The Father of:  The symphony. Haydn did not have any children with his wife, Maria Anna Aloysia Apollonia Keller (1729-1800). But he is rumored to have had a son with his lover, singer L. Polzelli. Among his last words was his attempt to calm his servants when the French under Napoleon were attacking Austria and a canon shot fell nearby: “My children, have no fear, for where Haydn is, no harm can fall.”

The Story:  One of the most important, prolific and prominent composers of the classical period, Haydn was a close friend of Wolfgang Mozart and a teacher of Ludwig van Beethoven. During his six decades of composing, he wrote 106 symphonies, 36 concertos, 14 masses, 16 operas, 45 piano trios, 62 piano sonata and 74 string quartets which, according to Wikipedia, showed “a gradual but steady increase in complexity and musical sophistication.”

Whaaa?  Haydn’s father Mathias Haydn, the village mayor, and his mother, Maria, who had worked as a cook in a palace, could not read music. But they noticed early on that their son was musically gifted, so they accepted a proposal from their relative Johann Matthias Frankh, the schoolmaster and choirmaster in Hainburg, that Joseph be apprenticed to Frankh in his home to train as a musician. Joseph went to Hainburg (seven miles away) and never again lived with his parents. He was six years old.

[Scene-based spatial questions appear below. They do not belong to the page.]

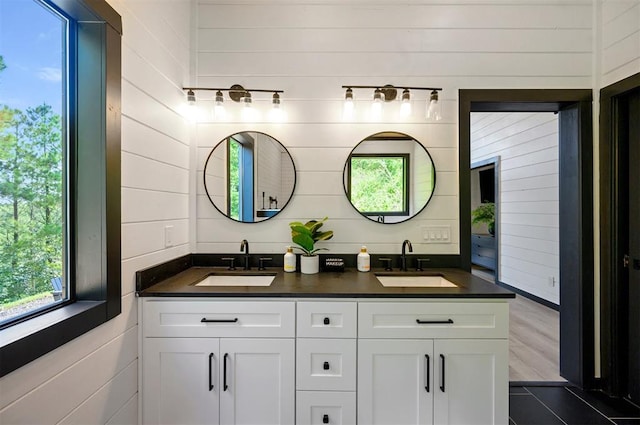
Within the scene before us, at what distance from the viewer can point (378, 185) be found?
2227 mm

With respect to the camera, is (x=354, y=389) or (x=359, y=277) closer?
(x=354, y=389)

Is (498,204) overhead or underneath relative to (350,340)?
overhead

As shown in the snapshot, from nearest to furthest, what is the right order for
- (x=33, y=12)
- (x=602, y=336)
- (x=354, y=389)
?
(x=33, y=12) → (x=354, y=389) → (x=602, y=336)

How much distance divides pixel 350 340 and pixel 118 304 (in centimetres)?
116

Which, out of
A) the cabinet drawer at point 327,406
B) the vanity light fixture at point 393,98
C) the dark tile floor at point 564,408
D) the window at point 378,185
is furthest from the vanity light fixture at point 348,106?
the dark tile floor at point 564,408

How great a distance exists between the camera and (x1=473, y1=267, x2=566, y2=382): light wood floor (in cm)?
236

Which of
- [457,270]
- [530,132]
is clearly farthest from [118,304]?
[530,132]

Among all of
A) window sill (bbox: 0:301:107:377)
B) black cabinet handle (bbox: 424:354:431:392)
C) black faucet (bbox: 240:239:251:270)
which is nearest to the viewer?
window sill (bbox: 0:301:107:377)

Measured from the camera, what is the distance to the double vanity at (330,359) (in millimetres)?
1569

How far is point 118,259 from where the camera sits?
1.42 metres

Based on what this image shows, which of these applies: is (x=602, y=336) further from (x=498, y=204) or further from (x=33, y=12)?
(x=33, y=12)

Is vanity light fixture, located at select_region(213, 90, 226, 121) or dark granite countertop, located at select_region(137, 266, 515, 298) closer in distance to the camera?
dark granite countertop, located at select_region(137, 266, 515, 298)

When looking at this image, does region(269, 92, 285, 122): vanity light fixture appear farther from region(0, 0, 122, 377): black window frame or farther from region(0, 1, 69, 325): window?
region(0, 1, 69, 325): window

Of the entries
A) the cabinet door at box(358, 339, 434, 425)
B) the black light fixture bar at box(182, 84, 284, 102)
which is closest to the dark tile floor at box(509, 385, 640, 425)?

Double Whaaa??  After Haydn was buried in a local cemetery, two associates, Karl Rosenbaum and Johann Peter, secretly dug up the casket, severed Haydn’s head and stole it in the hopes of proving certain phrenological theories. Peter kept it on a white cushion in a custom-made black wooden box with glass windows. In 1932, Haydn’s body was moved to a marble tomb in the Bergkirche in Eisenstadt. In 1954, the head was finally reunited with the body.